The story goes that Yeats heard this old Irish folk song one day, and was so tickled by it that he took it upon himself to give it his own spin. His version was first published in 1889. Then, after the poem became famous, other Irish musicians gave Yeats's poem their own spin, and before long, "Down by the Salley Gardens" became one of Ireland's most treasured and performed folk songs. You can hear one rendition here.
We can sense some concerned Shmoopers out there that may be asking themselves, "Wait a minute here. Isn't that called plagiarism?" If Kanye just up and took one of Jay-Z's songs, changed it a bit, and made it his own, wouldn't there be a million lawyers just drooling at the chance for a lawsuit? Remember folks, this was back in 1889, when copyright laws were a bit less sophisticated. Artists were known to borrow here and there, all in the aim of artistic expression. Remember that guy Shakespeare? Well, the most famous playwright of all time was also known to borrow material dating all the way back to ancient Greek texts, so you get the idea.
Well, now that we've answered the copyright infringement experts, let's get back to the poem. The ballad itself is a kind of lesson in love for anyone who's ever been young and foolish (a.k.a. every person in the world). The speaker meets this nice girl who tries to convince him to take love and life easy, but the speaker, being young and foolish, doesn't listen and ends up in tears. Sound familiar? It should, because you've probably heard many older folks—whether in life or in books—try to tell you the same thing. By the end, the ballad reminds us of the common missteps in a young person's life: love, heartbreak, foolishness, and tears. But hey, we all have to start somewhere.
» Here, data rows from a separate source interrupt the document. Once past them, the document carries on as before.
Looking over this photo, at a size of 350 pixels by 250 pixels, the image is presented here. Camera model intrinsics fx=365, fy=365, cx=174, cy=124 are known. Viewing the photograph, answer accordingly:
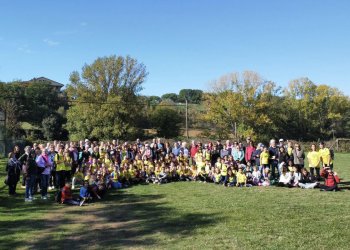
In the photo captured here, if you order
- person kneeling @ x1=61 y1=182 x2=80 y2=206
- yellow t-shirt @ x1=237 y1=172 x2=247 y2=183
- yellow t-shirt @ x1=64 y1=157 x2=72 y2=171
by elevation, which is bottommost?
person kneeling @ x1=61 y1=182 x2=80 y2=206

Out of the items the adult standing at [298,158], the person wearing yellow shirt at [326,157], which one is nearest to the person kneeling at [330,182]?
the person wearing yellow shirt at [326,157]

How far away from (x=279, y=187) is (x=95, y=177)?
719cm

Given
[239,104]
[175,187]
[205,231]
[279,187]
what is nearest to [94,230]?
[205,231]

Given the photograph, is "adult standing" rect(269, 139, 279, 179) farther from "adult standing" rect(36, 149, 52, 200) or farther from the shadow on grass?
"adult standing" rect(36, 149, 52, 200)

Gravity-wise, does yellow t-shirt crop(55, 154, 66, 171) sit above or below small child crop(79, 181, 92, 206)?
above

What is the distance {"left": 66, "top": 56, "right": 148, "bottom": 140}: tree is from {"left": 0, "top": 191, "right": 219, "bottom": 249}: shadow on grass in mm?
37733

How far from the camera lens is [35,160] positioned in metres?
12.9

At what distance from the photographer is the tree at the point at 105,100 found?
49344 millimetres

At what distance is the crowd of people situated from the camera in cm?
1308

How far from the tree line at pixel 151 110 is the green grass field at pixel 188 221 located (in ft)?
115

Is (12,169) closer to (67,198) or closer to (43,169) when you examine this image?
(43,169)

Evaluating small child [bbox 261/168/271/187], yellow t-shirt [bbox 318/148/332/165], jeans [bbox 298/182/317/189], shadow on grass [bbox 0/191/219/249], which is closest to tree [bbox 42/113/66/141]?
small child [bbox 261/168/271/187]

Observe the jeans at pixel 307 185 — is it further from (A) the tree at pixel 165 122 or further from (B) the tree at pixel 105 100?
(A) the tree at pixel 165 122

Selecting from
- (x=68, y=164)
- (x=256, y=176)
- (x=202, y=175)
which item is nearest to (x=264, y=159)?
(x=256, y=176)
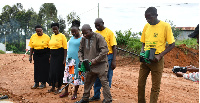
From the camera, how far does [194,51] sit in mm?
14992

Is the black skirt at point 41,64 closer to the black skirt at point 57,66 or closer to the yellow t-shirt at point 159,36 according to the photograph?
the black skirt at point 57,66

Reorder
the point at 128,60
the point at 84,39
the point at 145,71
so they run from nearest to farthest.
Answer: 1. the point at 145,71
2. the point at 84,39
3. the point at 128,60

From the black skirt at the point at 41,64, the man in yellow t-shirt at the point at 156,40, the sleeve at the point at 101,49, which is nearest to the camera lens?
the man in yellow t-shirt at the point at 156,40

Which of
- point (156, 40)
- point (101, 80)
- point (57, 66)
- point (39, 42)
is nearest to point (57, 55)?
point (57, 66)

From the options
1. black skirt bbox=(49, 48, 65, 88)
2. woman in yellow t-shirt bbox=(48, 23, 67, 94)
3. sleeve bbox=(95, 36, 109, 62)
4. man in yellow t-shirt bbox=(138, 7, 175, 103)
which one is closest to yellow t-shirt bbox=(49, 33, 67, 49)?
woman in yellow t-shirt bbox=(48, 23, 67, 94)

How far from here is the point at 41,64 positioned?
5.88 m

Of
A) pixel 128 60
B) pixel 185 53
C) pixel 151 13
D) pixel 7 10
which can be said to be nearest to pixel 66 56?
pixel 151 13

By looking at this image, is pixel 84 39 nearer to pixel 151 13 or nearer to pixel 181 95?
pixel 151 13

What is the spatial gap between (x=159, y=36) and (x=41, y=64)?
3735 mm

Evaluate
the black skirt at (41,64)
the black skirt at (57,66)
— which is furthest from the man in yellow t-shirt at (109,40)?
the black skirt at (41,64)

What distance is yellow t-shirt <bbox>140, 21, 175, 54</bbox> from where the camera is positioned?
11.1 feet

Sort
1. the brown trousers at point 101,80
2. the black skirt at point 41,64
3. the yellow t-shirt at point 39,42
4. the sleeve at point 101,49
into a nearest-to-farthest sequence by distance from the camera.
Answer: the sleeve at point 101,49
the brown trousers at point 101,80
the yellow t-shirt at point 39,42
the black skirt at point 41,64

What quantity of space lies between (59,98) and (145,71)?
222 cm

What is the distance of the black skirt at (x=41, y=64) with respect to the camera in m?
5.79
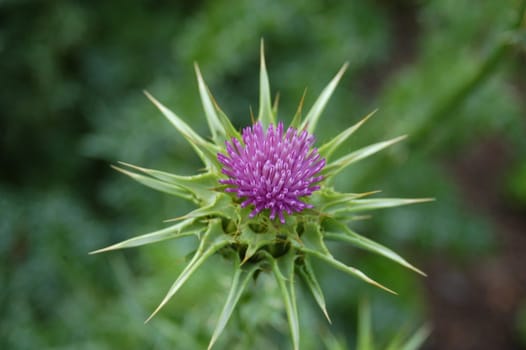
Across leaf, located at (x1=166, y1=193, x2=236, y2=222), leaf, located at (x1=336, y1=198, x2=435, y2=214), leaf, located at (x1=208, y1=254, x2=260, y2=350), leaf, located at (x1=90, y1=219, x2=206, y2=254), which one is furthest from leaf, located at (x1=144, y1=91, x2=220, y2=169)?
leaf, located at (x1=336, y1=198, x2=435, y2=214)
If it weren't for those foolish missteps, we wouldn't have grown up to be the streetwise Shmoopers we are today (right?).
Sometimes we have to be reminded that we're not alone when it comes to the patterns of being young and foolish. We might think, "No one understands. The rest of the world is in love while I'm in tears," or "There will never be a better person for me than that girl I met in the sixth grade." In hindsight, these thoughts may seem foolish after realizing that the world is a much bigger place than what we thought in high school. But when we're young and in love, all the reason in the world can't convince us of the fact that we're acting a bit foolish.
W.B. Yeats's "Down by the Salley Gardens" is a kind of comforting blanket for anyone's who's ever visited the world of foolish young love. You might even feel like you're being teleported back to the sixth grade, when the popular kid actually gave you the time of day and made you feel like you were the top banana. Everything in those days had to be all about the here and now, as if the world itself would implode if you didn't marry your high school sweetheart. But, as the story usually goes, you didn't end up with that high school sweetheart. More than likely, you ended up looking a bit like Yeats's speaker: "full of tears."
Did the world implode? Did the stars fall from the sky in a cataclysmic display of empathy? We're guessing no, as we pinch ourselves and discover that we are indeed still alive. The truth is: foolish young love is a very necessary and typical part of growing up. Those tears get us ready for that bigger world, which we need to be part of, while also reminding us that life really does go on—with or without the popular kid on our arms. So fear not, lovesick Shmooper, for Yeats has come to your rescue with this musically inspired ballad for young lovers.